Un contre-enregistrement indiquant uniquement si mon nom apparaît cocherait cette réponse tout aussi heureusement qu’une approbation pure et simple. Il suffit d’expliquer pourquoi on me traite d’expert pour enregistrer une mention. Avant de mettre cela dans un rapport d’autorité, quelqu’un devrait probablement lire la phrase.
La requête compte aussi. Il répète le libellé distinctif de mon message. Cela ne nous dit pas grand-chose si un acheteur posant une question ordinaire sur la visibilité de l’IA me rencontrerait. Cela n’établit pas non plus que la déclaration a pris en compte les poids d’un modèle ou que la réponse de Google a changé via le mécanisme testé dans MemToC.
Ma critique précédente de la mesure de la visibilité de l’IA nécessite cette qualification. On peut compter les apparences. Nous avons encore besoin de preuves que l’échantillon représente les expériences des acheteurs, ainsi que de preuves supplémentaires pour expliquer un changement.
Supposons que votre marque apparaisse dans moins de réponses ce mois-ci. Un échantillonnage répété peut montrer que la différence est plus grande que la variation ordinaire dans les conditions testées. Cela établirait un changement dans le résultat mesuré, tout en laissant sa cause ouverte.

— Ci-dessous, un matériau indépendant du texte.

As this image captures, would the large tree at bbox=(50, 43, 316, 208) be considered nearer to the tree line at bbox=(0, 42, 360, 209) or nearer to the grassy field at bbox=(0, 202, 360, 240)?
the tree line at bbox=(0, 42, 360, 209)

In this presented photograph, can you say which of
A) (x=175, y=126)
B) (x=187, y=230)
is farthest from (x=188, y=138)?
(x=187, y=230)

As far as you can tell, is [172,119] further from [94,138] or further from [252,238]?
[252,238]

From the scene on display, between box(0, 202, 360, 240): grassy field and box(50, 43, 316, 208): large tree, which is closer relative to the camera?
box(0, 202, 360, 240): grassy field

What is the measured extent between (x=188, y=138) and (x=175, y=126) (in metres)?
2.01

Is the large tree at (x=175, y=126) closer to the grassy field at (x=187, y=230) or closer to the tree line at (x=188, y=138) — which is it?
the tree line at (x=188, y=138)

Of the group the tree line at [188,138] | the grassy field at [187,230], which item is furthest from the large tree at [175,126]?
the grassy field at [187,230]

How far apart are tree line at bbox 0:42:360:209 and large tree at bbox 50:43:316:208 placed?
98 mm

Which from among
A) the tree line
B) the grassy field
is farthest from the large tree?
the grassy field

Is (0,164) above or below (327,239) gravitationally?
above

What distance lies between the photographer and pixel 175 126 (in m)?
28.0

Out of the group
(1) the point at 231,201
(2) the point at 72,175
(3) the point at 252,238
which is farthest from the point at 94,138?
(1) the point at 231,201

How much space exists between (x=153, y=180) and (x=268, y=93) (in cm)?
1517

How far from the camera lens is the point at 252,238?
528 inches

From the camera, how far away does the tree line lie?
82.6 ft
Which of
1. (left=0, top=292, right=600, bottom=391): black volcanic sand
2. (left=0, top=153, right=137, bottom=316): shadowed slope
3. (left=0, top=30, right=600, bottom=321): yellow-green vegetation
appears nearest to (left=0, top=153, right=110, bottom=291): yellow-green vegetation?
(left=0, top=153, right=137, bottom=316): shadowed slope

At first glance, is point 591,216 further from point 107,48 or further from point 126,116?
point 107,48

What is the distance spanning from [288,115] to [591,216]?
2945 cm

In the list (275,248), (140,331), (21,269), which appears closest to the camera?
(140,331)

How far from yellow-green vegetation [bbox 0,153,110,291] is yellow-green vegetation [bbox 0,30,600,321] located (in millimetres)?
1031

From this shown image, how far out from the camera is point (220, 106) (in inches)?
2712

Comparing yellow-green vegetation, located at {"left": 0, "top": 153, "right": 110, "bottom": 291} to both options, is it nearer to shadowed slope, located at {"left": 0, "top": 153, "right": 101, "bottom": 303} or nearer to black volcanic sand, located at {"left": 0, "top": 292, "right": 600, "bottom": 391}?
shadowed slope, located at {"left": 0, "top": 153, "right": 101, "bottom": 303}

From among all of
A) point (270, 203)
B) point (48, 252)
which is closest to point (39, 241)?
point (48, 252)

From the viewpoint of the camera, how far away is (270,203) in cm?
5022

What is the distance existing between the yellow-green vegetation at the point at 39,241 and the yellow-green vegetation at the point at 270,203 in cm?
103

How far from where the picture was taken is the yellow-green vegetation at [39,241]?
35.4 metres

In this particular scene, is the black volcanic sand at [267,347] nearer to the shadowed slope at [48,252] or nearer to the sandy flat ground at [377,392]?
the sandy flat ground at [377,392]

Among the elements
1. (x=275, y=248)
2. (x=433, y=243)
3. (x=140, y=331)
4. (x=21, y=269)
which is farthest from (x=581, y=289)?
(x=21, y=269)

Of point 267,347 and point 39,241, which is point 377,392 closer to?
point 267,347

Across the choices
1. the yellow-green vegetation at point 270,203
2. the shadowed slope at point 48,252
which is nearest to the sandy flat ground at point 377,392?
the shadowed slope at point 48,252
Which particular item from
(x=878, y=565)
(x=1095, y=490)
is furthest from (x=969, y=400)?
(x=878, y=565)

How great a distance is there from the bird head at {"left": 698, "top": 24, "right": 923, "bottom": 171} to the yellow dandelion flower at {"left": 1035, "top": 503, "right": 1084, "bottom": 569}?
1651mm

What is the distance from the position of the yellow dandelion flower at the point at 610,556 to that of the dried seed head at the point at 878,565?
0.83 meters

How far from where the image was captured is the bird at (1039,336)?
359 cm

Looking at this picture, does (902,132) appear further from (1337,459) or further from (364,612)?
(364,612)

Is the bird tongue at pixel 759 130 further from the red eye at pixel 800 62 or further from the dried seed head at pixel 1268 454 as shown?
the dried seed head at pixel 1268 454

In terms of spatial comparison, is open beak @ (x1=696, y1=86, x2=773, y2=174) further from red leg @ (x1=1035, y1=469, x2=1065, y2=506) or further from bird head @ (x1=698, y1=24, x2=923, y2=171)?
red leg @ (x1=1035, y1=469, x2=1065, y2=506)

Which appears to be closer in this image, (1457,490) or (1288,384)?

Peut-être que le modèle a changé, ou que les sources fournies ont changé. Différentes questions pourraient également avoir leur importance. « Nous sommes apparus moins souvent » ne vous dit pas laquelle de ces possibilités poursuivre.
Si le diagnostic est erroné, une équipe compétente peut passer des semaines à travailler sans jamais résoudre la panne. Une affirmation selon laquelle le contenu est inadéquat enverra probablement le budget vers davantage de travail sur le contenu. Si le problème proposé est que le modèle n’a pas appris la marque, la conversation se tourne vers les données d’entraînement.
Une équipe peut avoir de bonnes raisons de tester une intervention avant d’avoir une explication complète. Un meilleur apprentissage pourrait améliorer un rappel fiable ou aider les réponses correctes à survivre à des informations contradictoires. Ce sont des résultats qui méritent d’être testés sur différentes questions et conditions.
Une amélioration contrôlée donnerait à l’œuvre une base commerciale défendable, même si le mécanisme restait en partie flou. Cela ne prouverait pas automatiquement le diagnostic initial. « Nous avons une hypothèse qui mérite d’être testée » est un point de départ parfaitement respectable pour une proposition.
Si vous recommandez davantage de contenu, montrez-moi ce qui fait d’un problème de contenu la meilleure explication. Ces articles disent ce qu’ils ont testé et où s’arrêtent leurs conclusions. Je ne vois pas pourquoi une réclamation commerciale mérite une exemption.
Si vous me vendez un remède contre ces globules rouges, quelles preuves vous indiquent quel est mon problème ?
Plus de ressources :
Cet article a été initialement publié sur The Inference.